It is also said that many shade and ornamental and other useful plants can be grown on dry-farms; as, for instance, locust, elm, black walnut, silverpoplar, catalpa, live oak, black oak, yellow pine, red spruce, Douglas fir, and cedar.
The secret of success in tree growing on dry-farms seems to lie, first, in planting a few trees per acre,—the distance apart should be twice the ordinary distance,—and, secondly, in applying vigorously and unceasingly the established principles of soil cultivation. In a soil stored deeply with moisture and properly cultivated, most plants will grow. If the soil has not been carefully fallowed before planting, it may be necessary to water the young trees slightly during the first two seasons.
Small fruits have been tried on many farms with great success. Plums, currants, and gooseberries have all been successful. Grapes grow and yield well in many dry-farm districts, especially along the warm foothills of the Great Basin. Tree growing on dry-farm lands is not yet well established and, therefore, should be undertaken with great care. Varieties accustomed to the climatic environment should be chosen, and the principles outlined in the preceding pages should be carefully used.
Potatoes
In recent years, potatoes have become one of the best dry-farm crops. Almost wherever tried on lands under a rainfall of twelve inches or more potatoes have given comparatively large yields. To-day, the growing of dry-farm potatoes is becoming an important industry. The principles of light seeding and thorough cultivation are indispensable for success. Potatoes are well adapted for use in rotations, where summer fallowing is not thought desirable. Macdonald enumerates the following as the best varieties at present used on dry-farms: Ohio, Mammoth, Pearl, Rural New Yorker, and Burbank.
Miscellaneous
A further list of dry-farm crops would include representatives of nearly all economic plants, most of them tried in small quantity in various localities.

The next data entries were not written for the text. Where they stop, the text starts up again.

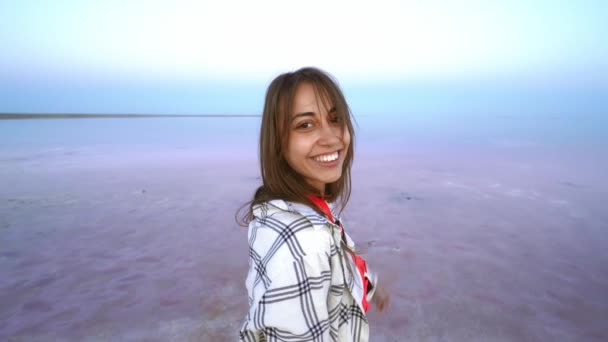 Feliz mujer gozosa disfrutando del paisaje natural en el lago de sal rosa por la noche — Vídeos de Stock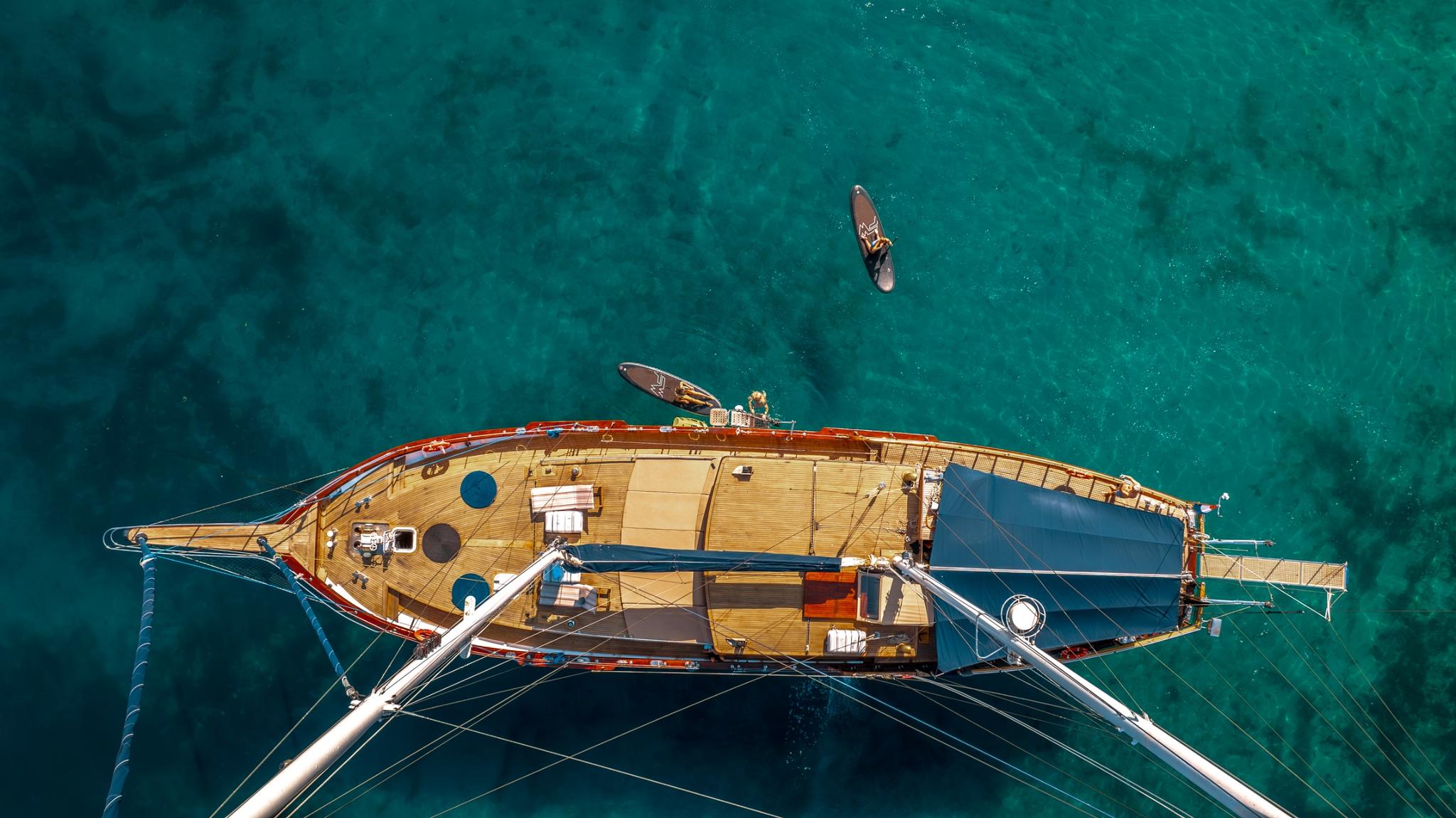 aerial drone shot of traditional wooden gulet yacht anchored in crystal clear turquoise Mediterranean waters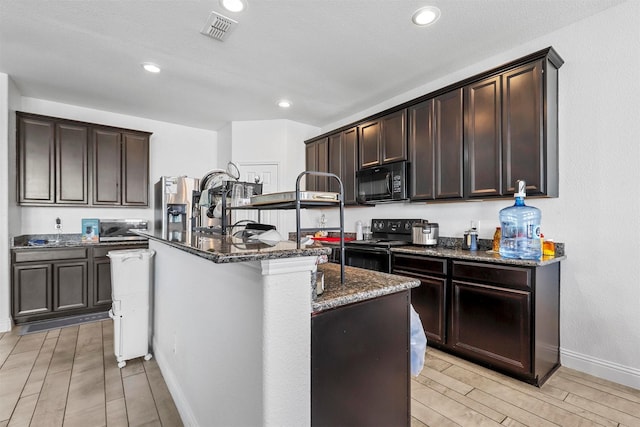 kitchen with dark brown cabinetry, black appliances, dark stone counters, and a center island with sink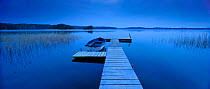 Wooden jetty on Carwitzer Lake with boat moored at night, Feldberger lake district, Germany, April
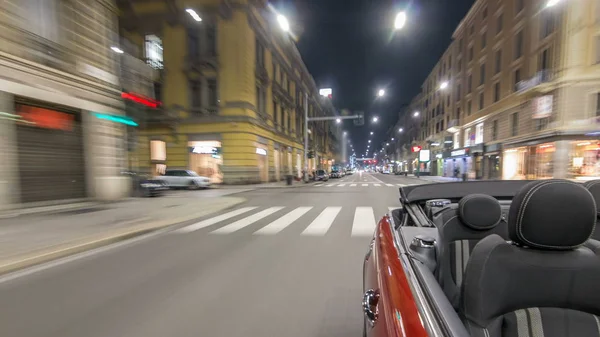 Car moves at fast speed at the night avenue timelapse hyperlapse drivelapse. Blured road with lights reflected from car on high speed. Milan, Italy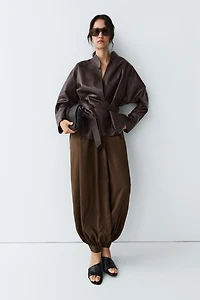 Wrap-front nappa leather jacket with tie detail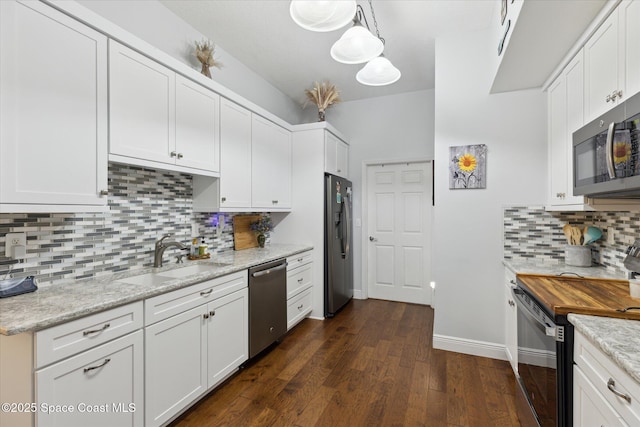 4107 Meander Pl Unit 104, Rockledge, FL 32955 - kitchen with appliances with stainless steel finishes, backsplash, white cabinets, and dark wood-style flooring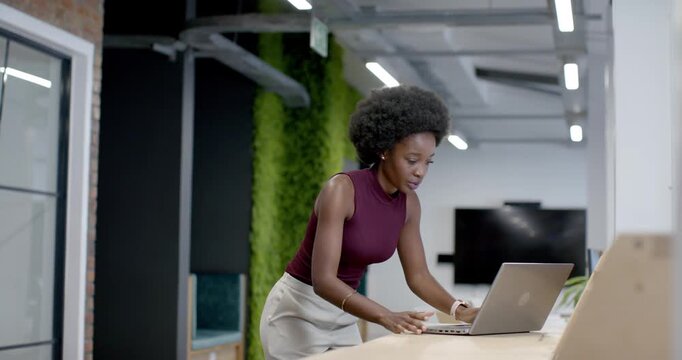 African American woman maroon top finishing task typing closing laptop at counter in office packing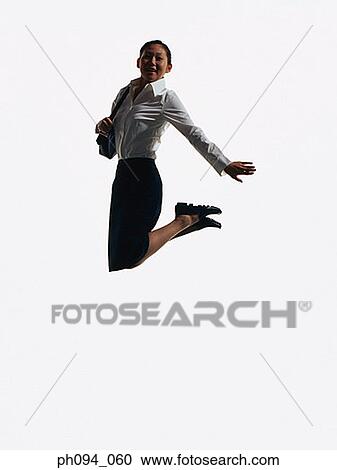 Young businesswoman leaping in air, holding a handbag View Large Photo Image Stock Image - Young businesswoman leaping in air, holding a handbag . Fotosearch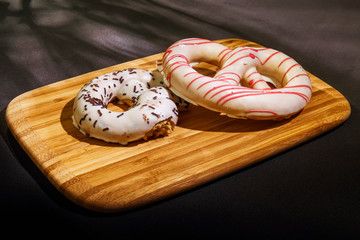 Pretzel cakes are on a wooden Board on the table.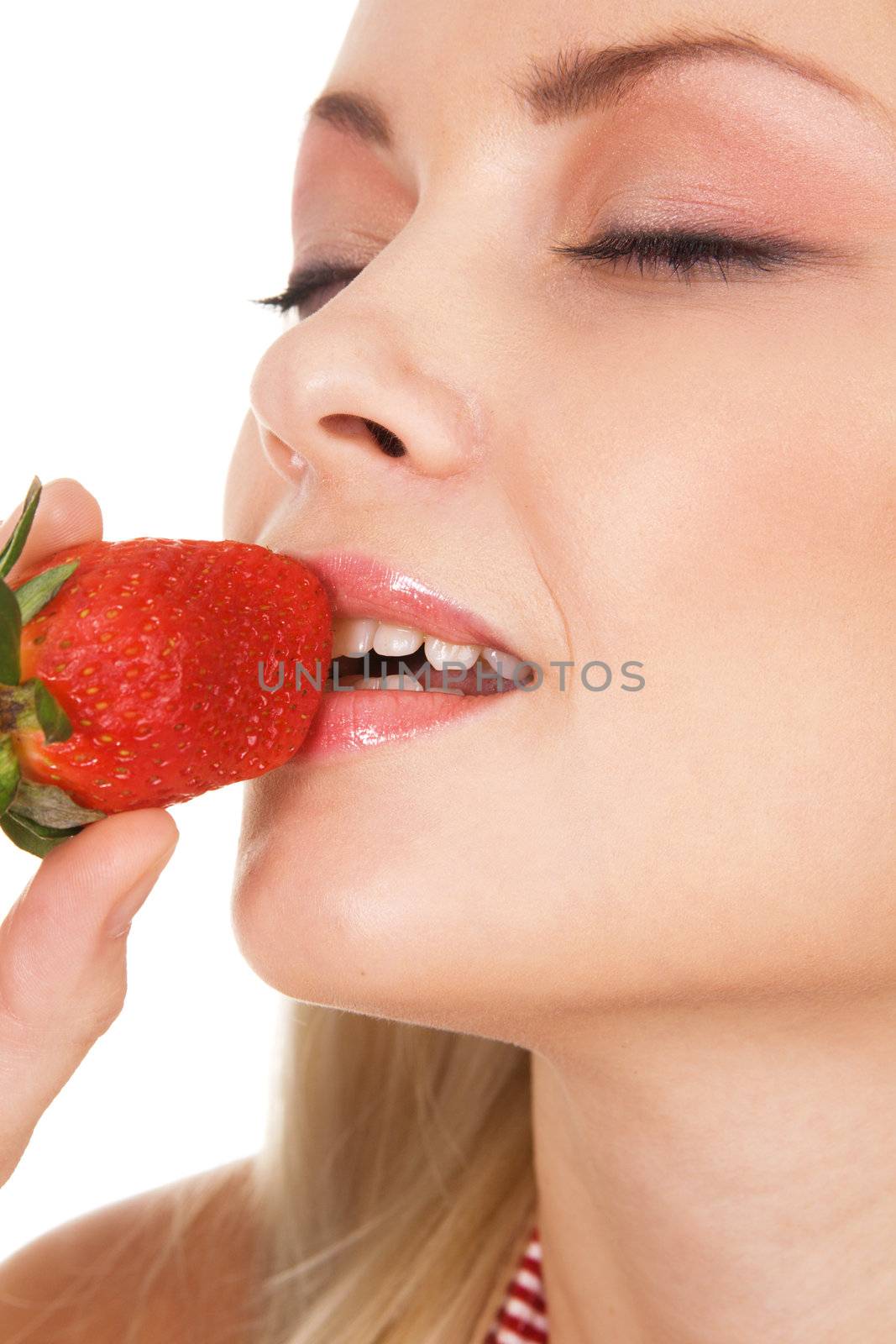 Beautiful girl tasting a strawberry, face portrait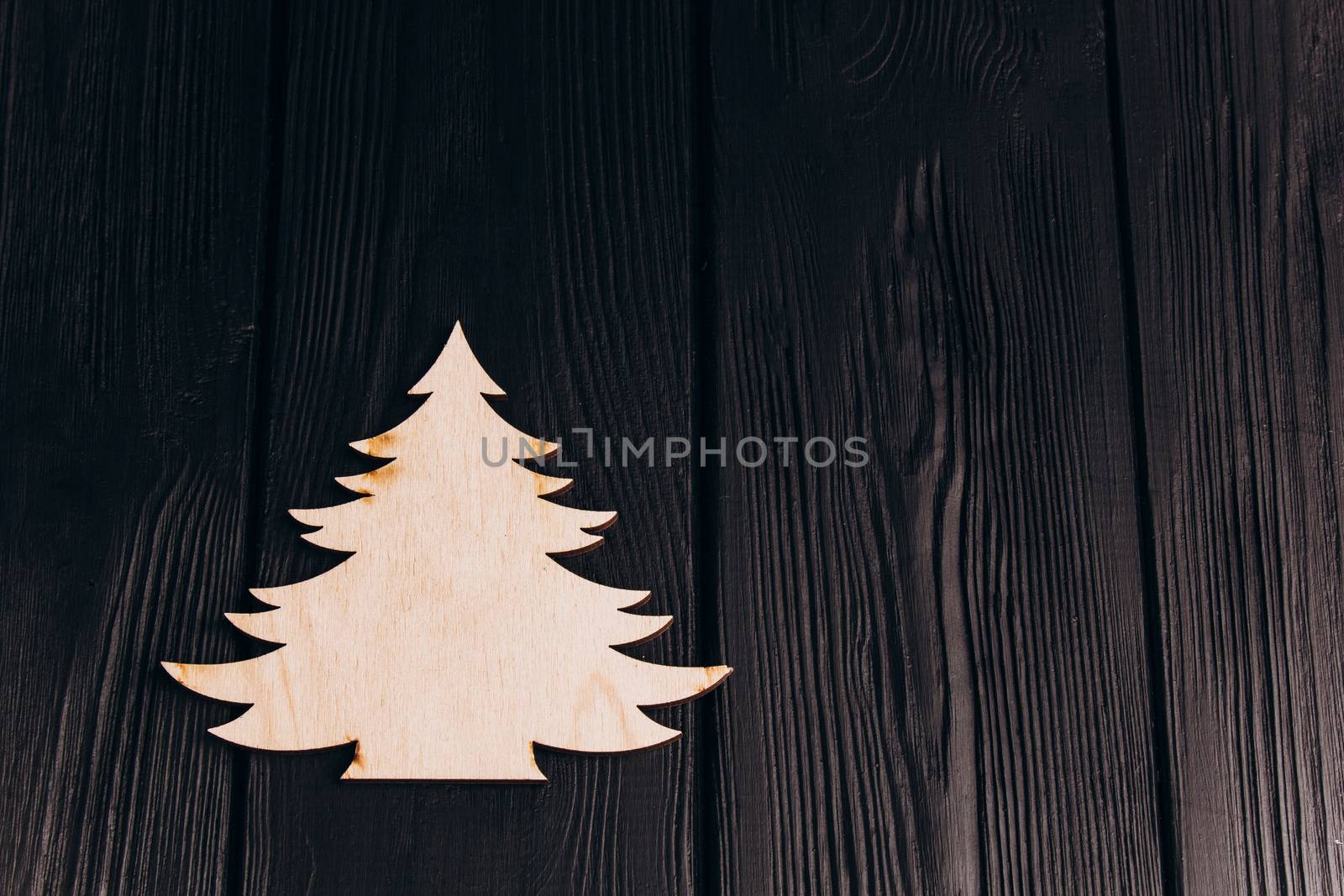 New Year composition with pine tree from plywood. Christmas background for presentation on wooden background by yulaphotographer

Sugar beets, vegetables, bulbous plants, etc., have all been grown without irrigation under dry-farm conditions. Some of these will no doubt be found to be profitable and will then be brought into the commercial scheme of dry-farming.
Meanwhile, the crop problems of dry-farming demand that much careful work be done in the immediate future by the agencies having such work in charge. The best varieties of crops already in profitable use need to be determined. More new plants from all parts of the world need to be brought to this new dry-farm territory and tried out. Many of the native plants need examination with a view to their economic use. For instance, the sego lily bulbs, upon which the Utah pioneers subsisted for several seasons of famine, may possibly be made a cultivated crop. Finally, it remains to be said that it is doubtful wisdom to attempt to grow the more intensive crops on dry-farms. Irrigation and dry-farming will always go together. They are supplementary systems of agriculture in arid and semiarid regions. On the irrigated lands should be grown the crops that require much labor per acre and that in return yield largely per acre. New crops and varieties should besought for the irrigated farms. On the dry-farms should be grown the crops that can be handled in a large way and at a small cost per acre, and that yield only moderate acre returns. By such cooperation between irrigation and dry-farming will the regions of the world with a scanty rainfall become the healthiest, wealthiest, happiest, and most populous on earth.